**Selected passage**.
──────

Friday, November 18, 2016

Cool weather—and the love of a dog

Bringing Sophie home at eight weeks

We always think that hot, humid days make us lazy and lethargic, so by that kind of reasoning do cool days energize you? I suspect many would say both yes and no---want to go for a brisk walk? Great day for it. Want to work at your desk? Not so good.

Today was the first brisk day we’ve had—and to think it’s almost Thanksgiving. It didn’t at all inspire me to action. I spent much of the day wishing I was warmer. I worked at my desk, but didn’t do a thing on the two projects before me—the neighborhood newsletter and notes for a novel. I am perfectly capable of frittering away a day like this with email, Facebook, and a long nap.

The nap part ends with Sophie jumping on the bed and snuggling. She’ll use her nose to boss my hand around, indicating she wants me to scratch her head and not just lie there. Then she’ll lay her head on my shoulder and stare into my eyes—sorry, folks, but it reminds me of a couple of men with heads on my pillow. Pleasant memories, and it’s good to know you’re the center of someone’s universe. I started to say even if it’s a dog but I think I mean especially if it’s your dog. I’ve heard that one sign your dog recognizes you as the alpha dog and master is that it looks you directly in the eyes and not in a confrontational manner.

Somehow this is transforming itself into a dog blog, but one of the things that intrigues me about Sophie is her protective nature. A physical therapist comes to do exercises with me and an LVN comes to stand by while I get in and out of the shower (right now I’d never do it unattended—too afraid of falling). Sophie likes them both and greets them joyously, but when they are with me she never leaves my side.

──────

**Action item A**. Copy the cool-weather blog post between "Cool weather—and the" and "Not so good.", inclusive, swapping "humid" for "muggy".
**Action item B**. Which two projects went untouched on the day described in the cool-weather blog post?
**Action item C**. Continue the cool-weather blog post from its last sentence.

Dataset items
──────

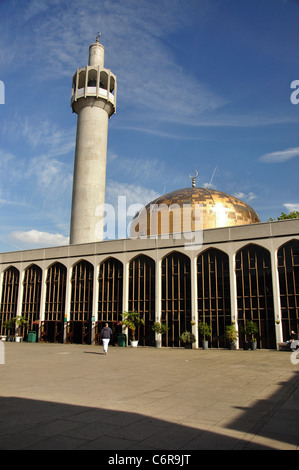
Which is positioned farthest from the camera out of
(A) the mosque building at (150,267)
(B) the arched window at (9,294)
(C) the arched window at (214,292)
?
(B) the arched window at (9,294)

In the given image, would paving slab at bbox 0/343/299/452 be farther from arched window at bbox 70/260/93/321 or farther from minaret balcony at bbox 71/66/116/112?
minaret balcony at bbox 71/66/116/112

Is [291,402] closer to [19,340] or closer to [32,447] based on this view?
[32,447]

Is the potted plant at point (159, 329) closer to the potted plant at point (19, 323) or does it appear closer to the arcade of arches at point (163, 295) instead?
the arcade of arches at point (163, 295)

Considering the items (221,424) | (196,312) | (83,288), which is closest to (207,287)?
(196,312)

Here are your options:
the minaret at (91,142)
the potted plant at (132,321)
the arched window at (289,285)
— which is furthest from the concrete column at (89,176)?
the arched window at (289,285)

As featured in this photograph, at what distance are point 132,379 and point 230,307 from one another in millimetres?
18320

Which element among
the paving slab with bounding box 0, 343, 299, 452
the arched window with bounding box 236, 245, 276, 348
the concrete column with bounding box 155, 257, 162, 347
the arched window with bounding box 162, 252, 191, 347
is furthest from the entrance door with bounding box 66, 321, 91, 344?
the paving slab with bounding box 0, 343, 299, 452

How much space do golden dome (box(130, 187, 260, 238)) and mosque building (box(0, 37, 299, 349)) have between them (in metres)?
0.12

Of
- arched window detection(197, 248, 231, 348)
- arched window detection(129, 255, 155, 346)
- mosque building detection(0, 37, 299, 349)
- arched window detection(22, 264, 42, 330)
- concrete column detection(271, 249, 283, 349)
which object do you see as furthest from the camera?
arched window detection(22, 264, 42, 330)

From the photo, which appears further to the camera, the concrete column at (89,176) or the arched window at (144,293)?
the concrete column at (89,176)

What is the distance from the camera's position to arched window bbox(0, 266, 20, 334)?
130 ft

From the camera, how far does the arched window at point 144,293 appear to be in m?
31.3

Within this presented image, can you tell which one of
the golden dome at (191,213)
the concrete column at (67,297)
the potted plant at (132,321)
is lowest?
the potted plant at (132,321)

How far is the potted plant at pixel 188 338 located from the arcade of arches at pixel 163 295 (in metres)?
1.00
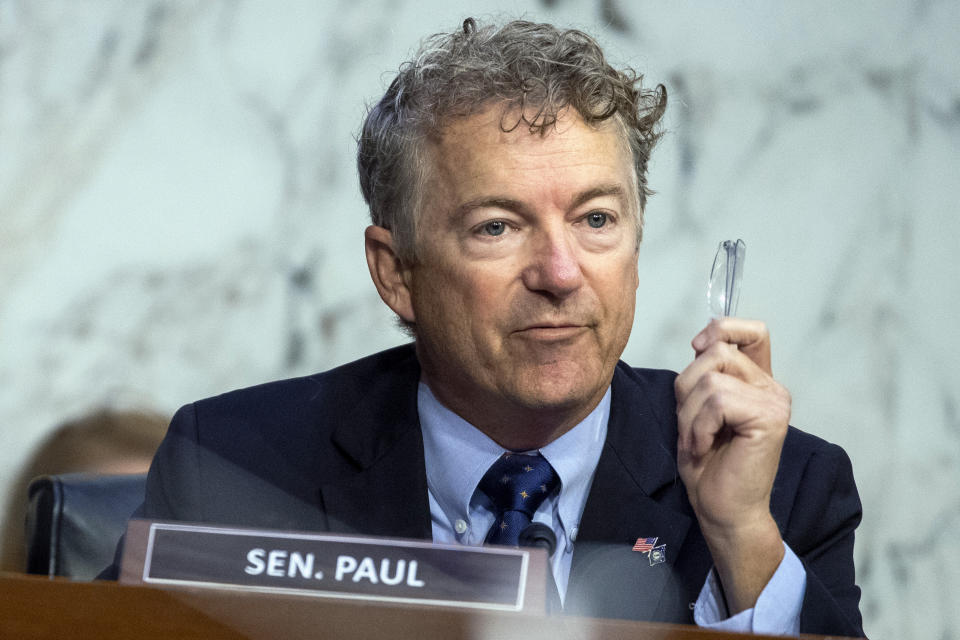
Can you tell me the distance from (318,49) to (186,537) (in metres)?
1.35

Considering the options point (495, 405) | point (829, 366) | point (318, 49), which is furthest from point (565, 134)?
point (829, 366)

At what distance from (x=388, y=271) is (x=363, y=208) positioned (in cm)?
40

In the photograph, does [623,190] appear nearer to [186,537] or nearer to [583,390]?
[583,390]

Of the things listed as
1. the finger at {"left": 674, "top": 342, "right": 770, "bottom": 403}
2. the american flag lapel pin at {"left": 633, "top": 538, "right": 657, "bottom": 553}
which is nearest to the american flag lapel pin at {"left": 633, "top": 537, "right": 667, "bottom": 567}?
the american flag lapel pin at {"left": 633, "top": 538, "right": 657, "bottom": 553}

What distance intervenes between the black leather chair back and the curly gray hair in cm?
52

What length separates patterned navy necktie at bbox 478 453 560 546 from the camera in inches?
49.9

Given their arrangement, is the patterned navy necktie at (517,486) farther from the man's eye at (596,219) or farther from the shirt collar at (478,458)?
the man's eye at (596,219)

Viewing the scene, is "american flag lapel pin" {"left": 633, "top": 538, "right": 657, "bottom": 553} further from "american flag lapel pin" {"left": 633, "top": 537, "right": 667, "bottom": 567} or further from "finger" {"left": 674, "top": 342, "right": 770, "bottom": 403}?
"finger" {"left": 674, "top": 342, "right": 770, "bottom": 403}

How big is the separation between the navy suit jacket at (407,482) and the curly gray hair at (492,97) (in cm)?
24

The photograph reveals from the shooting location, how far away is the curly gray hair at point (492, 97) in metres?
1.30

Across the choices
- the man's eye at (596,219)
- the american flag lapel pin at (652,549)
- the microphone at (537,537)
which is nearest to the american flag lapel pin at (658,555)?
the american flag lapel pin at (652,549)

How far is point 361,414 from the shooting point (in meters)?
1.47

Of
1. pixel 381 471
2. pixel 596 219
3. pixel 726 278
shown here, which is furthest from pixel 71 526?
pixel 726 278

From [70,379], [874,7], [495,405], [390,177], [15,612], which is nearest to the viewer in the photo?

──────

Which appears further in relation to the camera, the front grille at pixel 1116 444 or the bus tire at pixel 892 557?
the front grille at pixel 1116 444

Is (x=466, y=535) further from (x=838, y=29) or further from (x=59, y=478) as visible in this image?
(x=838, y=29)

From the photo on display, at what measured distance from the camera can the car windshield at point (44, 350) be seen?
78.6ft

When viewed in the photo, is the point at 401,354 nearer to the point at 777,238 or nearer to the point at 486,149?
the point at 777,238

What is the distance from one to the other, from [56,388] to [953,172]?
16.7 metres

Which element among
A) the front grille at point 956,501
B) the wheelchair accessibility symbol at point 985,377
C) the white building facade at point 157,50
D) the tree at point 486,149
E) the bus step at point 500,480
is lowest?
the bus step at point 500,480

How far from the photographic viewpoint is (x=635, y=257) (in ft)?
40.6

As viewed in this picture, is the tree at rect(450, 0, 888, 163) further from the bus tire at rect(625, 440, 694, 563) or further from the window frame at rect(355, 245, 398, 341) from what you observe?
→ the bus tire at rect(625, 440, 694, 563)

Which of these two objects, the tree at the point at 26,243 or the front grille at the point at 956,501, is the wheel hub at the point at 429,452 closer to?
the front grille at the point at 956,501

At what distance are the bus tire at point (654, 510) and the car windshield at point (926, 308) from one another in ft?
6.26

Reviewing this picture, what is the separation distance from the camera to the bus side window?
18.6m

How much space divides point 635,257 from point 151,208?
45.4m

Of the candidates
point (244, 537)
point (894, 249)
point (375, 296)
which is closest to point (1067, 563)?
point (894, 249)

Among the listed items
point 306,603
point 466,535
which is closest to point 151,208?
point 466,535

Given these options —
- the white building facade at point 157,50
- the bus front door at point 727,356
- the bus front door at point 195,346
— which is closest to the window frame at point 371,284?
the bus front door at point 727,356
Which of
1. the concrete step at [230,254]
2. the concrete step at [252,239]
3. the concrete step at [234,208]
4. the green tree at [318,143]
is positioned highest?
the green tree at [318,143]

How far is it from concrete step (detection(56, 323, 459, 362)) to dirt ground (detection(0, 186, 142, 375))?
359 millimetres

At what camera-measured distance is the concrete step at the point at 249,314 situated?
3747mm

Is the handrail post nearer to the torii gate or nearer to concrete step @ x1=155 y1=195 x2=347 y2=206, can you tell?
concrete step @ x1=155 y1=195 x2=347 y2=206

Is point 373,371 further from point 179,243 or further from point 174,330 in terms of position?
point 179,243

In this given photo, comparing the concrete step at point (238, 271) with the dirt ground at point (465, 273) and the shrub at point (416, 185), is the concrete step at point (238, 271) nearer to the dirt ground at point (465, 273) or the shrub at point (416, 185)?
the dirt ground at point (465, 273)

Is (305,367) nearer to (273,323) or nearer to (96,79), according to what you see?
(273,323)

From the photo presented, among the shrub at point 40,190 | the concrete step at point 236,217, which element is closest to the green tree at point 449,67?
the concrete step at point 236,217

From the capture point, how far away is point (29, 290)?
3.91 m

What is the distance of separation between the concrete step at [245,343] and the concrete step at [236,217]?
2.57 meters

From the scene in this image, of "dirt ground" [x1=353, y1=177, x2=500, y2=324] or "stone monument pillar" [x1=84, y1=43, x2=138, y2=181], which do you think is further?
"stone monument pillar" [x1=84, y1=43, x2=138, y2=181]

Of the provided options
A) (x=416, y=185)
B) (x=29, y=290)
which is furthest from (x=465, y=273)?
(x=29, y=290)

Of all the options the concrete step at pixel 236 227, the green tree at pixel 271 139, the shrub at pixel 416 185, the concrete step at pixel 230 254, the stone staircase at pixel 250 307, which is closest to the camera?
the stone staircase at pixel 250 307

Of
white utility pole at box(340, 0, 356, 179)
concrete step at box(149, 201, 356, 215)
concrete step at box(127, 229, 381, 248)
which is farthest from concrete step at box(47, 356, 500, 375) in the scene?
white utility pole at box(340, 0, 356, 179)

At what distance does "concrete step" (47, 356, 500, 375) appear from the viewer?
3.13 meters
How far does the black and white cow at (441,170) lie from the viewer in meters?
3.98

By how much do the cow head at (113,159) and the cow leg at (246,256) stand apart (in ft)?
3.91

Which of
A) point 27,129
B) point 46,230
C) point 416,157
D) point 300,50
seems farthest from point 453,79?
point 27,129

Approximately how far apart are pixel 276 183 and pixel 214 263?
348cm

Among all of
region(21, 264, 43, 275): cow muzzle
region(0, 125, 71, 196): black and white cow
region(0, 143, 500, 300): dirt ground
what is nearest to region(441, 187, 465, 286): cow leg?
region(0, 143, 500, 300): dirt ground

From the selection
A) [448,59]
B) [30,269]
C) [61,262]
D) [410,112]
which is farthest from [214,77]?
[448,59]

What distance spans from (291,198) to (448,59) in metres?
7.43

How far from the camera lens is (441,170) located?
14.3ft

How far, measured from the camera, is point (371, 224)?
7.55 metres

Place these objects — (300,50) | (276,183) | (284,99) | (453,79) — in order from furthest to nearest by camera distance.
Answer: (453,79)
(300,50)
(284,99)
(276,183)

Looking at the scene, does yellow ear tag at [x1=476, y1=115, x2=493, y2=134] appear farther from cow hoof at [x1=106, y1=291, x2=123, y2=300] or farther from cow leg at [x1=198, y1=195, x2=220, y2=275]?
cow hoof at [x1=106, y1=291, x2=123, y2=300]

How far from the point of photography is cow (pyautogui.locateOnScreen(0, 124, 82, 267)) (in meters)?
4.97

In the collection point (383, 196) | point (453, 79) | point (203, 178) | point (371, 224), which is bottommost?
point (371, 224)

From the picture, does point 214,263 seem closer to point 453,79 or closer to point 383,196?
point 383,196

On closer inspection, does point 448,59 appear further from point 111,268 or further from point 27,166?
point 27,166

──────

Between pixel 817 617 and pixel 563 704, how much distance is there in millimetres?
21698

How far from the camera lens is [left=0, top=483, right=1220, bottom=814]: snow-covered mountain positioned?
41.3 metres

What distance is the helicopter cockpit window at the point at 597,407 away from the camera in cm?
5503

──────

**Answer A**.
Cool weather—and the love of a dog

Bringing Sophie home at eight weeks

We always think that hot, muggy days make us lazy and lethargic, so by that kind of reasoning do cool days energize you? I suspect many would say both yes and no---want to go for a brisk walk? Great day for it. Want to work at your desk? Not so good.

**Answer B**. The neighborhood newsletter and notes for a novel.

**Answer C**.
One of the most difficult parts of my life these days is getting out of the cottage—yes, my physical problems make it difficult but leaving Sophie doubles the degree of difficulty. If she sees the transport wheelchair come out of the closet, she goes ballistic—jumping, whining, barking—and ready to run out the door with me. A solution that usually works is to put her in the yard—whoever is helping me gets me out the door and goes back to let Sophie in the cottage. When I return, she never threatens to leave. I laughed when one friend said to her when we returned, “See? I brought the love of your life back to you.” Sophie was quite satisfied.

I am blessed to have family and friends but Sophie is a special blessing. The first dog I housebroke and trained in years—she’s not perfect, and she sometimes has inappropriate but unquenchable enthusiasm. But she’s the best dog I’ve had in years—maybe ever—and she and I have a real bond.